Nginx uses an insanely low amount of memory when serving static pages. It also serves static pages considerably faster compared to Apache. Unfortunately, being relatively new web server software, Nginx cannot process dynamic content natively as of the moment. Requests for dynamic content must be passed on to an external processor. This would mean that Nginx would have to communicate with http, FastCGI, or any other protocols it supports. What further complicates matters is that for every call to the processor, an additional connection will be used. The benefits of the lack for native support for dynamic content, however, is that the overhead caused by the dynamic interpreter will only be present when serving dynamic content. Serving static content won’t require any form of communication with the interpreter.
Documentation, compatibility, and support from the community often come with maturity. Apache, being the most popular will naturally have more extensive documentation, compatibility, and support. However, this isn’t to say that Nginx has inadequate support.
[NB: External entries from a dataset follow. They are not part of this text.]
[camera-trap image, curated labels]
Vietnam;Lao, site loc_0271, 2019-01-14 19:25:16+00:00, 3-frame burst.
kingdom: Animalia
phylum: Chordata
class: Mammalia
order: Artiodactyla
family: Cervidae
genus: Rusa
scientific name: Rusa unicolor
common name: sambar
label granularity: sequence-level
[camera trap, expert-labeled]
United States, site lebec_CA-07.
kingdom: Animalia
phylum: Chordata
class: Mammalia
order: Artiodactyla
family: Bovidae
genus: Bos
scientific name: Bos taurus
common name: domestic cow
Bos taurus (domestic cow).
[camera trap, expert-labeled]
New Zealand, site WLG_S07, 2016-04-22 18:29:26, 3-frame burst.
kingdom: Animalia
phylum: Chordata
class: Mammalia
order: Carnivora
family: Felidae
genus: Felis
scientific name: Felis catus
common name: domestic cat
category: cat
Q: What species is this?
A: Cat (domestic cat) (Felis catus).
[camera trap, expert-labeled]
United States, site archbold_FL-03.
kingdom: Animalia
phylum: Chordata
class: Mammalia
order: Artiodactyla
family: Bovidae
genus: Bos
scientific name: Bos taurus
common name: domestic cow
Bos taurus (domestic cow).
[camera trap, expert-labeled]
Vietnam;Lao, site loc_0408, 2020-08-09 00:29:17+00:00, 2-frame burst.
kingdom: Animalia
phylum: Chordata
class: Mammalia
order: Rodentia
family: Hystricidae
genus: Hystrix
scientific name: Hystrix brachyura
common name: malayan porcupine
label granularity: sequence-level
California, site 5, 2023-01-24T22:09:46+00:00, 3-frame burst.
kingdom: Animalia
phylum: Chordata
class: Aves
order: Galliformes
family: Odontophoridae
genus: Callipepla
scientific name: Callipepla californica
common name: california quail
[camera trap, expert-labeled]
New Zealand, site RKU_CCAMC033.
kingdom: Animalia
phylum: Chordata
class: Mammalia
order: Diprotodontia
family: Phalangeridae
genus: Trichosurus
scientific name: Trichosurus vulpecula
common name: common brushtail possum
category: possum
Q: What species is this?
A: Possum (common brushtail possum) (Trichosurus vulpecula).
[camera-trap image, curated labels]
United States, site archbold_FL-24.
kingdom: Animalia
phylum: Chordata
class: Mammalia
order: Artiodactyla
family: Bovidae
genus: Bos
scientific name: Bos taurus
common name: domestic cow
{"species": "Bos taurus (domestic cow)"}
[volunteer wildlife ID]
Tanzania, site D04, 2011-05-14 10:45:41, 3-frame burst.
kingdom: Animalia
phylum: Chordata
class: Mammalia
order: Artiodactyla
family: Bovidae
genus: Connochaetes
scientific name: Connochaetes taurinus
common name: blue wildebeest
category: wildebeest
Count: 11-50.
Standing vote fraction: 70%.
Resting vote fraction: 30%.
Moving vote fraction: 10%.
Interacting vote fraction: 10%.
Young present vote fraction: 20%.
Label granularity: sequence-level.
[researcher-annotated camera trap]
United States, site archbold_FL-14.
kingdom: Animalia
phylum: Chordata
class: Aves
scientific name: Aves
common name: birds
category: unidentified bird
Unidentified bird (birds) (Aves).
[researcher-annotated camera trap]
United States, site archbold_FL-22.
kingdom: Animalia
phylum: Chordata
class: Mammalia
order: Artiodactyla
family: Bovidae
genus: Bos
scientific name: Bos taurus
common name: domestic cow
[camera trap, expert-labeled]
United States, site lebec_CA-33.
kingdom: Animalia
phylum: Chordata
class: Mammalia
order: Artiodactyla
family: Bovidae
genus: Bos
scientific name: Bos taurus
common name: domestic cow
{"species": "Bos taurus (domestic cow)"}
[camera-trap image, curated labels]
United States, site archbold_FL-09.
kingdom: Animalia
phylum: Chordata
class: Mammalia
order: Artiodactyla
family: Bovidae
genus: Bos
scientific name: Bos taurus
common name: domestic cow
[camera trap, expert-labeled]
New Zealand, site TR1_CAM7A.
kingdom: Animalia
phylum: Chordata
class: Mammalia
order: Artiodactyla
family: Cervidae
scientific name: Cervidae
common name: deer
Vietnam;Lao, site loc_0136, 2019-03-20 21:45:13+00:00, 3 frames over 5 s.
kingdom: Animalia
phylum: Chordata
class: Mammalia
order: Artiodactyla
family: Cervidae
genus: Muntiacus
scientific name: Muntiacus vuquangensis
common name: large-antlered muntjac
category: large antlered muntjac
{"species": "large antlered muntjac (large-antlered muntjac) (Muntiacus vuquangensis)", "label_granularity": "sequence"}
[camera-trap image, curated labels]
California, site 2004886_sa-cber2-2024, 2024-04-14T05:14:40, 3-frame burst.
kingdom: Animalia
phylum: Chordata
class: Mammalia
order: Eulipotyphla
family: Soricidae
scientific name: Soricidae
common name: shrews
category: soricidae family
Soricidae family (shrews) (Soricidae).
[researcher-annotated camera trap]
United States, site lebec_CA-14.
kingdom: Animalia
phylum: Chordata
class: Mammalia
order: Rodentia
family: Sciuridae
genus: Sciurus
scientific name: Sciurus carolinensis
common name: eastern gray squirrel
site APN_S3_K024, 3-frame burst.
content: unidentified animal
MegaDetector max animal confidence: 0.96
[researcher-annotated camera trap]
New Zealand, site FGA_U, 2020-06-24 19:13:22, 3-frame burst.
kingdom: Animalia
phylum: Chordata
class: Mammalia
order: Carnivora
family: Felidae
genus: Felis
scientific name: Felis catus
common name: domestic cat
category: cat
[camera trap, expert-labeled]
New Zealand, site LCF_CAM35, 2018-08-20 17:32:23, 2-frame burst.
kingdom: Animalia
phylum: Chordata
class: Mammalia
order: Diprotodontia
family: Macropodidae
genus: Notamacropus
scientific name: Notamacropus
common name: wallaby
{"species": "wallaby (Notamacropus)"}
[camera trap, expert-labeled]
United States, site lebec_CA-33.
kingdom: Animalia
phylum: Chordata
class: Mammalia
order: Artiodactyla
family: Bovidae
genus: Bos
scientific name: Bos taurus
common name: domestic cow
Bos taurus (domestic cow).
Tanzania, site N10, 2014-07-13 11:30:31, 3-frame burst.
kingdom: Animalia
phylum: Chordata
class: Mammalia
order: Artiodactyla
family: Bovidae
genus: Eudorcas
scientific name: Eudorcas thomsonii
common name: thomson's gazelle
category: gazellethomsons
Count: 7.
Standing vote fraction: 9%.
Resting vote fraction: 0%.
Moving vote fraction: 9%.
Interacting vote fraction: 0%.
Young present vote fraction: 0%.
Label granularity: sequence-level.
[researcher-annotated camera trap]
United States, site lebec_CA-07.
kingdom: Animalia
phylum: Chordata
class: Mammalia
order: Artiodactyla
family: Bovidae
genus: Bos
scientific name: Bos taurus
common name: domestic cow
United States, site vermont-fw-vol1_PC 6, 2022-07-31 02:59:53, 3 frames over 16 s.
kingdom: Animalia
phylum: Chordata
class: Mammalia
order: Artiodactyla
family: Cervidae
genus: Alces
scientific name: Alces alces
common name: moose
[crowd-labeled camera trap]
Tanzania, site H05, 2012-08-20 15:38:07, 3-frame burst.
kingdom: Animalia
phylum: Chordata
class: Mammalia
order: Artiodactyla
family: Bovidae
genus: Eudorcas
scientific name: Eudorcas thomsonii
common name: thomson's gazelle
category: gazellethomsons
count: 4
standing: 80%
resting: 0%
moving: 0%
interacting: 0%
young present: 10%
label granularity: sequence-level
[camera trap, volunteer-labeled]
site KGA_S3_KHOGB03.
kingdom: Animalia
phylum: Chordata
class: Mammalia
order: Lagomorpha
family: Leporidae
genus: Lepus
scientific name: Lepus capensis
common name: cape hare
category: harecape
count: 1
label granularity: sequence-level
In fact, because of its exponential increase in users, the documentation has been quickly filled out, with more and more third-party support coming in as well.
Why Not Both?
As it turns out, one can actually use Nginx with Apache by placing Nginx as a reverse proxy in front of Apache. This’ll allow Nginx to handle requests from all the clients, therefore preventing Apache from consuming all the memory creating new processes and threads.
Nginx will handle static content, but for dynamic content, Nginx will proxy the request to Apache. In a sense, you’d be using Nginx as a front line server, letting it handle all the requests that it can handle natively, passing off ones that it can’t into its older sibling, Apache.
Nginx and Apache are both great web servers, however, as the user traffic increases in your site, their differences become more apparent, making it even more important for you to choose carefully between the two. As of the moment, there’s no clear winner between Apache and Nginx, so choose the one that best coincides with the site you’re making and the users it serves.